In the chronicle of technological progress, revolutionary technologies often appear independently, each leading changes in an era. And when two revolutionary technologies meet, their collision often has an exponential impact. Today, we are standing at such a historic moment: artificial intelligence and encryption technology, two equally disruptive new technologies, are entering the center of the stage hand in hand.

We imagine that many challenges in the AI ​​field can be solved by encryption technology; we look forward to AI Agent building autonomous economic networks and promoting the large-scale adoption of encryption technology; we also hope that AI can accelerate the development of existing scenarios in the encryption field. Countless eyes are focused on this, and massive funds are pouring in. Just like any buzzword, it embodies people’s desire for innovation, vision for the future, and also contains uncontrollable ambition and greed.

Yet in all this hubbub, we know very little about the most basic issues. How well does AI know about encryption? Does an Agent equipped with a large language model have the actual ability to use encryption tools? How much difference do different models perform on encryption tasks?

The answers to these questions will determine the mutual influence of AI and encryption technology, and are also crucial to the product direction and technology route selection in this cross-field. To explore these issues, I conducted some evaluation experiments on large language models. By assessing their knowledge and capabilities in the field of encryption, we measure the encryption application level of AI and determine the potential and challenges of the integration of AI and encryption technology.
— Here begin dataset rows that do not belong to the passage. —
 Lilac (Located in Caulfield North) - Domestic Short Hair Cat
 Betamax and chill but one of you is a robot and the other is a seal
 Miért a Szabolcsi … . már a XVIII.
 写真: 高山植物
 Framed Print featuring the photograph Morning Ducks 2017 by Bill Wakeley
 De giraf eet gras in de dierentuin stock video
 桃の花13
Let’s talk about the conclusion first

The big language model performs well in basic knowledge of cryptography and blockchain, and has a good understanding of the encryption ecosystem, but performs poorly in mathematical calculations and complex business logic analysis. In terms of private keys and basic wallet operations, the model has a satisfactory foundation, but faces the serious challenge of how to keep private keys in the cloud. Many models can generate effective smart contract code for simple scenarios, but cannot independently perform difficult tasks such as contract auditing and complex contract creation.
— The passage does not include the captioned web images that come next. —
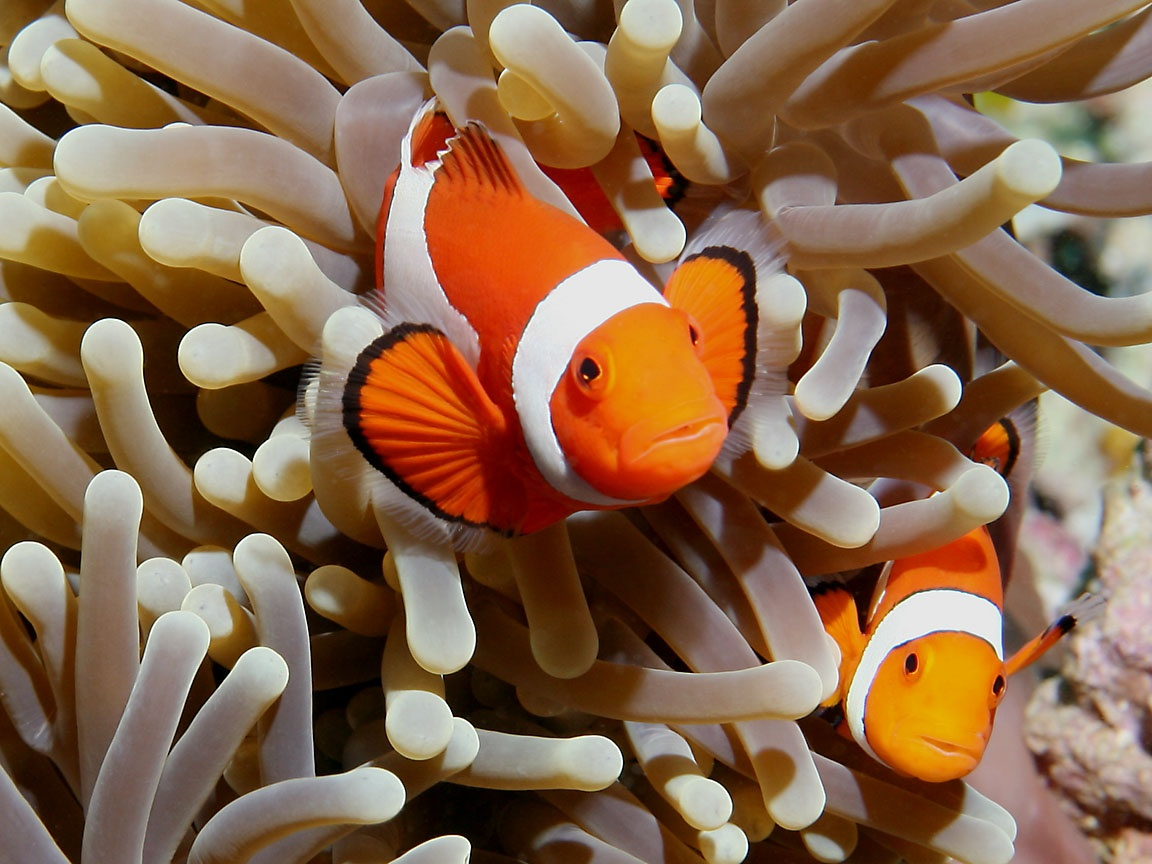 Amphiprion ocellaris photographed in march of 2006 using a canon 5d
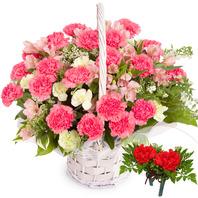 스프레이카네이션바구니+코사지2개(꽃행복338호)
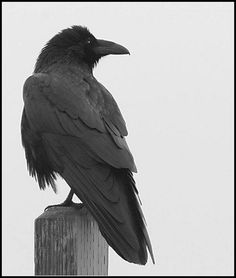 Common Raven by amkhosla, via Flickr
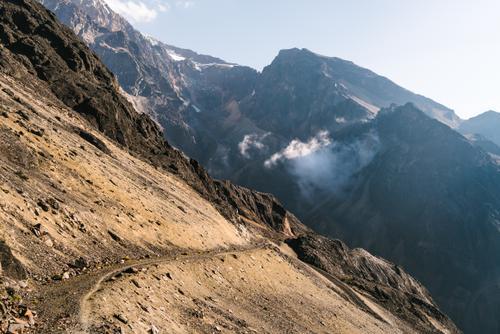 Alpaca track descent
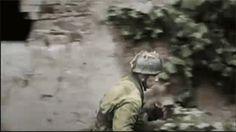 17th SS Panzergrenadier Division Götz von Berlichingen and Fallschirmjäger-Regiment 6 (from the 2. Fallschirmjäger-Division) in the Carentan area of the Cotentin Peninsula, near the US 101st Airborne Division's drop zones. June 1944. Battle of Normandy.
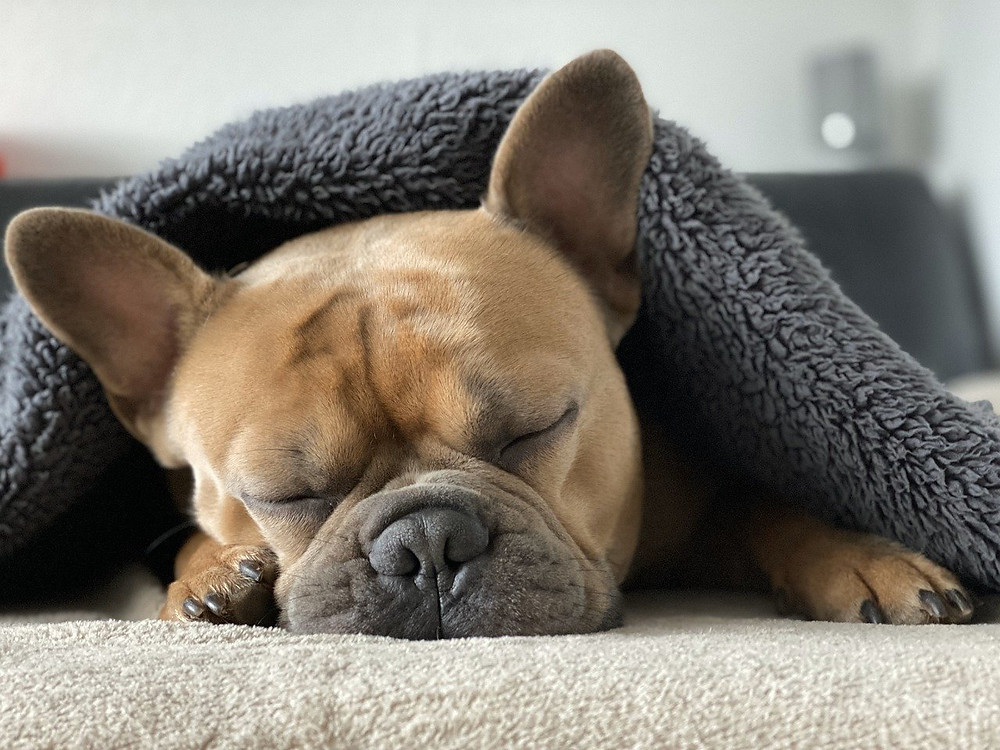 Los problemas respiratorios del Bulldog Francés color canela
Commercial closed-source models generally have a big lead. In the open-source camp, only Llama 3.1-405B performed well, while all open-source models with smaller parameter sizes failed. However, there is potential. Through prompt word guidance, thought chain reasoning and few-shot learning technology, the performance of all models has been greatly improved. The leading models already have strong technical feasibility in some vertical application scenarios.

Experiment details

18 representative language models were selected as evaluation objects, including:

  • Closed source models: GPT-4o, GPT-4o Mini, Claude 3.5 Sonnet, Gemini 1.5 Pro, Grok2 beta (temporarily closed source)
  • Open source models: Llama 3.1 8B/70b/405B, Mistral Nemo 12B, DeepSeek-coder-v2, Nous-hermes2, Phi3 3.8B/14b, Gemma2 9B\27B, Command-R
  • Mathematical optimization models: Qwen2-math-72B, MathΣtral

These models cover mainstream commercial and popular open source models, with parameter amounts ranging more than a hundred times from 3.8B to 405B. Considering the close relationship between encryption technology and mathematics, two mathematical optimization models were specially selected for the experiment.

The knowledge areas covered by the experiment include cryptography, blockchain basics, private key and wallet operations, smart contracts, DAO and governance, consensus and economic models, Dapp/DeFi/NFT, on-chain data analysis, etc. Each field consists of a series of questions and tasks ranging from easy to difficult, which not only tests the knowledge reserve of the model, but also tests its performance in application scenarios through simulation tasks.
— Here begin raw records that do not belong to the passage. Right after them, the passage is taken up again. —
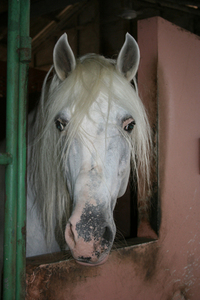 Lucitano stallion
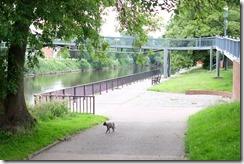 Worcester River Moorings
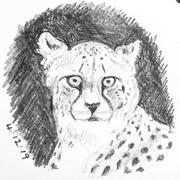 4th Dec 2019 - Cheetah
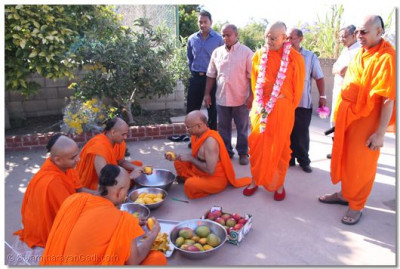 Acharya Swamishree offers His darshan as sants cut mangoes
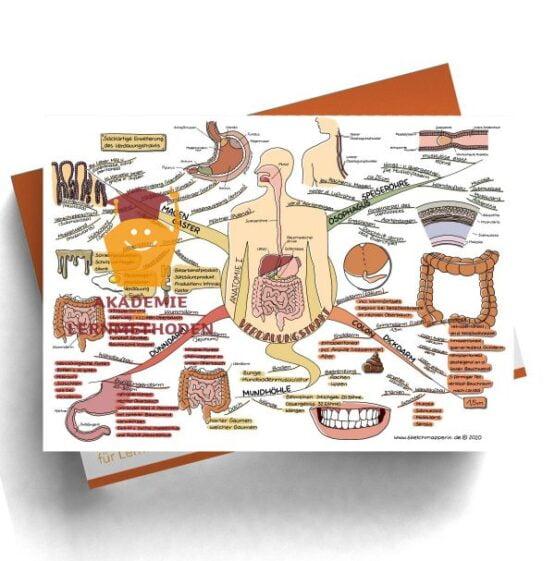 Mindmap 43 Heilpraktiker med. Verdauungstrakt - Anatomie 1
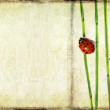 Lovely background image with ladybird and floral elements. useful design element. — Stock Photo #9827871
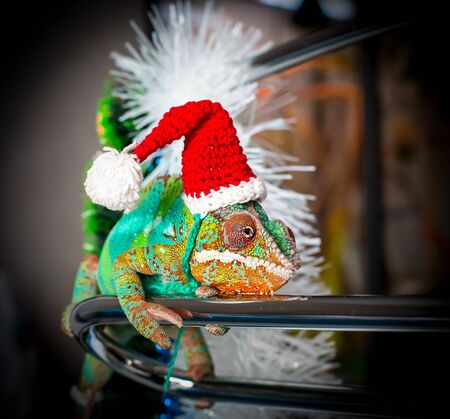 Chameleon with a red Santa Claus hat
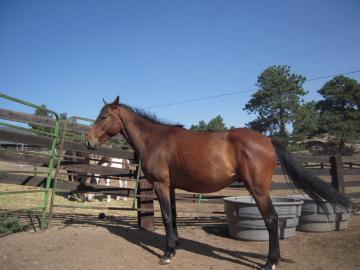 Premium Oldenburg/ American Warmblood Gelding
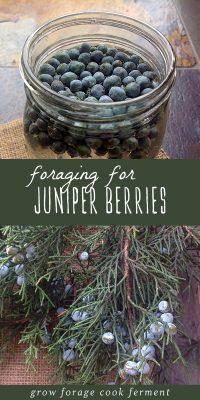 Foraged juniper berries infusing, and a fresh bundle of juniper berries.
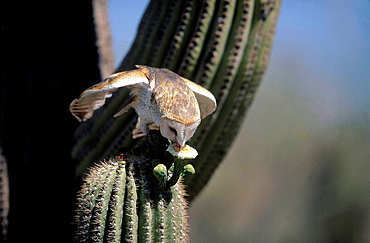 Barn Owl (Tyto alba), sitting on Saguaro cactus and drinking from cactus flower, behavioural adaption on semidesertic conditions, Saguaro National Park, cactus desert, Arizona, USA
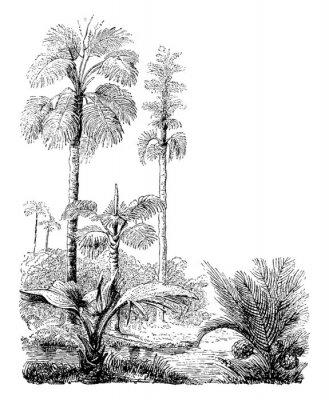 Affisch Gebang and Nipa Palm Trees vintage illustration.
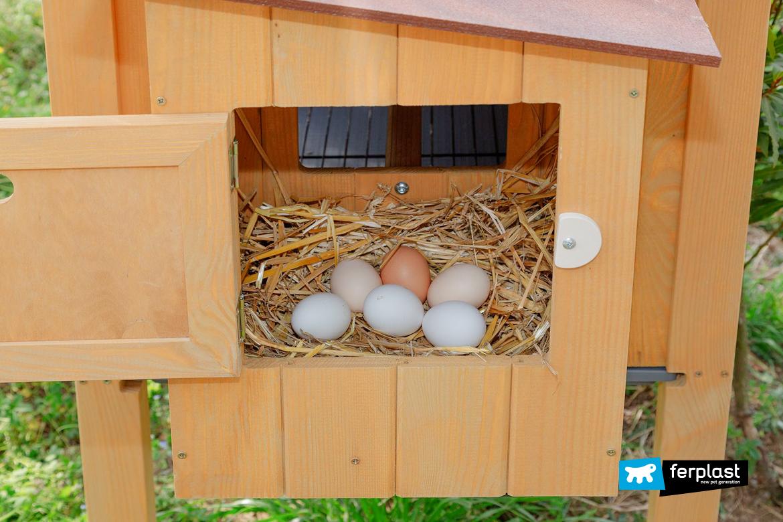 Les Raisons pour lesquelles les poules ne pondent plus d'œufs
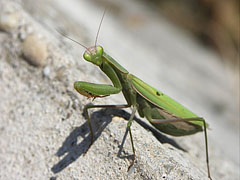 European mantis or Praying mantis (Mantis religiosa) - Mogyoród, Ungern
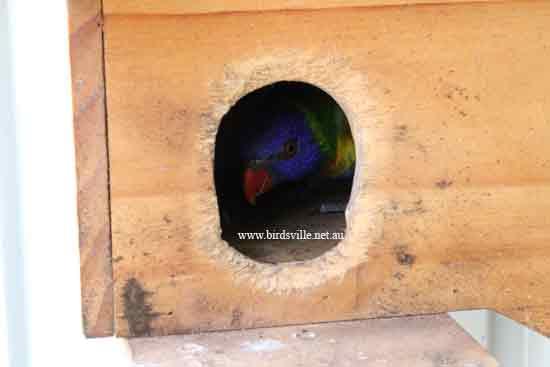 breeding rainbow lorikeet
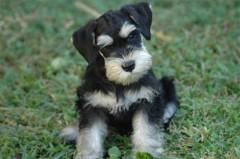 Miniature Schnauzer Puppies for Sale  Lancaster Puppies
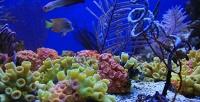 <b>Скидка до 66%.</b> Экскурсия для взрослого или ребенка вбудний либо выходной день вокеанариум «Морской аквариум наЧистых прудах»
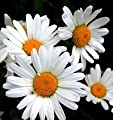 The Dirty Gardener Chrysanthemum Leucanthemum Ox-Eye Daisy Wildflowers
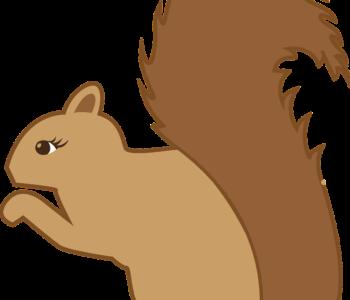 wiewiórka rysunek szablon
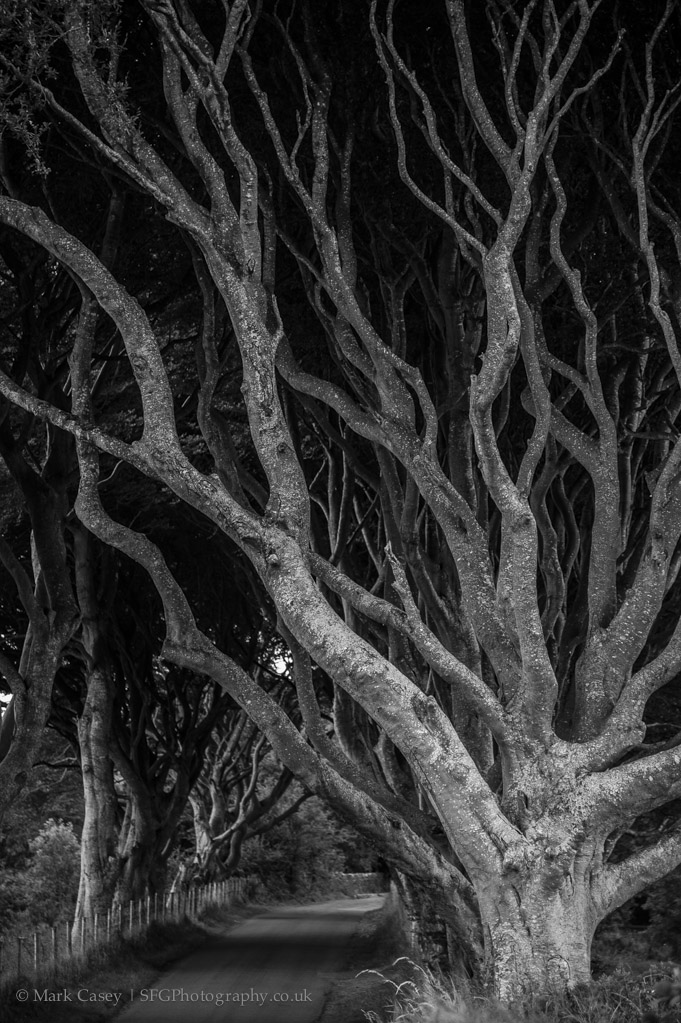 dark-hedges-005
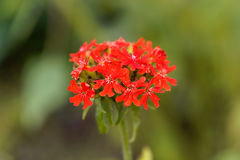 Burning love flower, Lychnis chalcedonica. Macro photo of a burning love flower, Lychnis chalcedonica Royalty Free Stock Photo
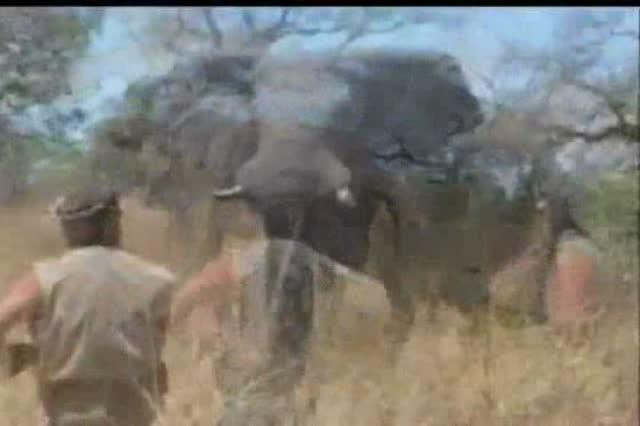 matanza_de_elefantes_rann_safari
The design of the tasks comes from diverse sources. Some come from the input of multiple experts in the encryption field, and the other part is generated with the assistance of AI and manually proofread to ensure the accuracy and challenge of the tasks. Some of the tasks use multiple-choice questions in a relatively simple format to facilitate separate standardized automated testing and scoring. Another part of the test adopts a more complex question format, and the testing process is conducted by a combination of program automation + manual + AI. All test tasks are evaluated using a zero-sample reasoning method, without providing any examples, thought guidance, or instructional prompts.

Since the design of the experiment itself is relatively rough and does not have sufficient academic rigor, the questions and tasks used for testing are far from fully covering the encryption field, and the testing framework is also immature. Therefore, this article does not list specific experimental data, but focuses on sharing some insights from experiments.

knowledge/concept

During the evaluation process,The large language model performed well in basic knowledge tests in various fields such as encryption algorithms, blockchain basics, and DeFi applications.. For example, all models gave accurate answers to questions that tested understanding of the concept of data availability. As for the question that evaluates the model’s grasp of the Ethereum transaction structure, although each model has slightly different answers in details, they generally contain correct key information. The multiple-choice questions that examine concepts are even less difficult, and the accuracy of almost all models is above 95%.

Conceptual questions and answers are completely difficult for large models.

Computation/Business Logic

However, the situation is reversed when it comes to problems that require specific calculations. A simple RSA algorithm calculation problem puts most models into difficulty. It’s easy to understand: large language models operate primarily by identifying and replicating patterns in training data, rather than by deeply understanding the nature of mathematical concepts. This limitation is particularly obvious when dealing with abstract mathematical concepts such as modular operations and exponential operations. Given that the field of cryptography is closely related to mathematics, this meansRelying directly on models for encryption-related mathematical calculations is unreliable。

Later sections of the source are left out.